Tuesday, May 1, 2012

Even So

I can't imagine what it must be like never to be in the grip of a compulsion which cannot be indulged; worse yet, never to be owned by a compulsion.

Here's the thing.

I've been a knitter for most of my life. I don't remember ever not knitting, or learning to knit. It's as eating: something that should be done every so often to stay healthy; unlike eating you cannot over-knit. Well, maybe you can. I'm thinking of carpal tunnel injuries and the like.

Anyway, suffice it to say that I knit things, and I don't always knit them serially (or for that matter to completion, but that's another matter best left to discussions of my Bermuda Rectangle of Unfinished Projects) and that means that they need to be in bags. Plastic-ish bags will do, but for schlepping, tote bags are The Bomb.

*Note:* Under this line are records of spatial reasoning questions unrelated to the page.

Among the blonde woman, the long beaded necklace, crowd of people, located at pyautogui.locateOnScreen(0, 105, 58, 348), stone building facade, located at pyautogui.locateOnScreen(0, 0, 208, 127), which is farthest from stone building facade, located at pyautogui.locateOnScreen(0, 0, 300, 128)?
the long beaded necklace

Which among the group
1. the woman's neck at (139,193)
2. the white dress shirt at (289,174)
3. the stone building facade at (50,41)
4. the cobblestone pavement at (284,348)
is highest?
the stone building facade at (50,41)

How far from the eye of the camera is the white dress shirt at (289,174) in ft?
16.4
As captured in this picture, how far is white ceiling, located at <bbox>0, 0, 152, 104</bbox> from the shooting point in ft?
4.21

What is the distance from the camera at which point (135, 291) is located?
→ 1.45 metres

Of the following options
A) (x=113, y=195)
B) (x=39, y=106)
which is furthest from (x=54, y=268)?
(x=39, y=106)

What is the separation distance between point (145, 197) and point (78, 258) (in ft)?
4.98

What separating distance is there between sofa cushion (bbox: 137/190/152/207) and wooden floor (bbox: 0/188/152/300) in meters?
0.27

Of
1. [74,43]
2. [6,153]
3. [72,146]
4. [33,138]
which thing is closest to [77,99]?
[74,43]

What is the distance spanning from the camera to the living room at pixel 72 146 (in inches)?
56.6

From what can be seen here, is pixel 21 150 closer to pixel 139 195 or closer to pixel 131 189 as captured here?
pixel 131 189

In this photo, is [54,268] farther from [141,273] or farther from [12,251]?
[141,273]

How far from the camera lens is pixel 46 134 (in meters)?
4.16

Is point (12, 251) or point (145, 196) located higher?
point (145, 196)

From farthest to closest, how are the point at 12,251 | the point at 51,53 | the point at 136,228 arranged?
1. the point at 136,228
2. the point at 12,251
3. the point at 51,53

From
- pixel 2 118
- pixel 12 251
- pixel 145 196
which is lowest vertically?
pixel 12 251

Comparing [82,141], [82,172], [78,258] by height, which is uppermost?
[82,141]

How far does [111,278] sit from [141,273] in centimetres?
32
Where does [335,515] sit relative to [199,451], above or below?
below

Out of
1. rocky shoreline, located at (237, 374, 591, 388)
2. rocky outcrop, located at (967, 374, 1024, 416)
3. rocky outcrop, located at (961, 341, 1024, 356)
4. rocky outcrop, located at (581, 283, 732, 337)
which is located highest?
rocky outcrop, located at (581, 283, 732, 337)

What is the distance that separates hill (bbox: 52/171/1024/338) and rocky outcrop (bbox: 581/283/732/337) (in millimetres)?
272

I have a few. Quite a few. 

I have classic tote bags upon which reusable grocery bags are modelled.

I have bags with zippers, with pockets, big bags, less big bags, bags with excellent handles, bags with annoying handles, and I've even made a few (and blogged about weaving the strap for one).

But I need another bag for travelling.

It should hold a tiny fold-up umbrella, some knitting (obviously), my iPad (because that's not getting left in a hotel room somewhere behind the erstwhile Iron Curtain), a light sweater or shirt, possibly a water bottle, and some other vitally important things which are currently eluding me.

It needs to be secure.

It shouldn't hurt my neck or shoulder by the end of the day.

A backpack.

The iPad will have its own cleverly concealed pocket that cannot be opened unless it is not on my back, there can be an easily accessible side pocket for the water bottle and another for the umbrella, a few more pockets inside and out for those other things I can't remember, and it should be light and not scratchy.
Oh yes, I'll have to make it.

Turns out I have some pale grey Ultrasuede which turned out to be not very suitable as outerwear, decent actually for sofa cushions, but the pale grey didn't seem like it had a purpose at the time, bargain though it was.

My fabric cupboard has plenty of scraps which were too big to toss but too small to make into clothing; these are perfect for pocket linings. The polar fleece-adjacent fabric that I bought to make a baby blanket for a co-worker whose child can probably write full sentences by now is perfect for soft, lightweight padding.

All I needed were an assortment of coloured (why not?) zippers, woven belting for the straps (I hate turning long skinny things) and some few items from the handbag-making section of the fabric store (feet, buckles).

I will have the perfect travel backpack.

I think it might need a detachable shoulder strap too, just in case.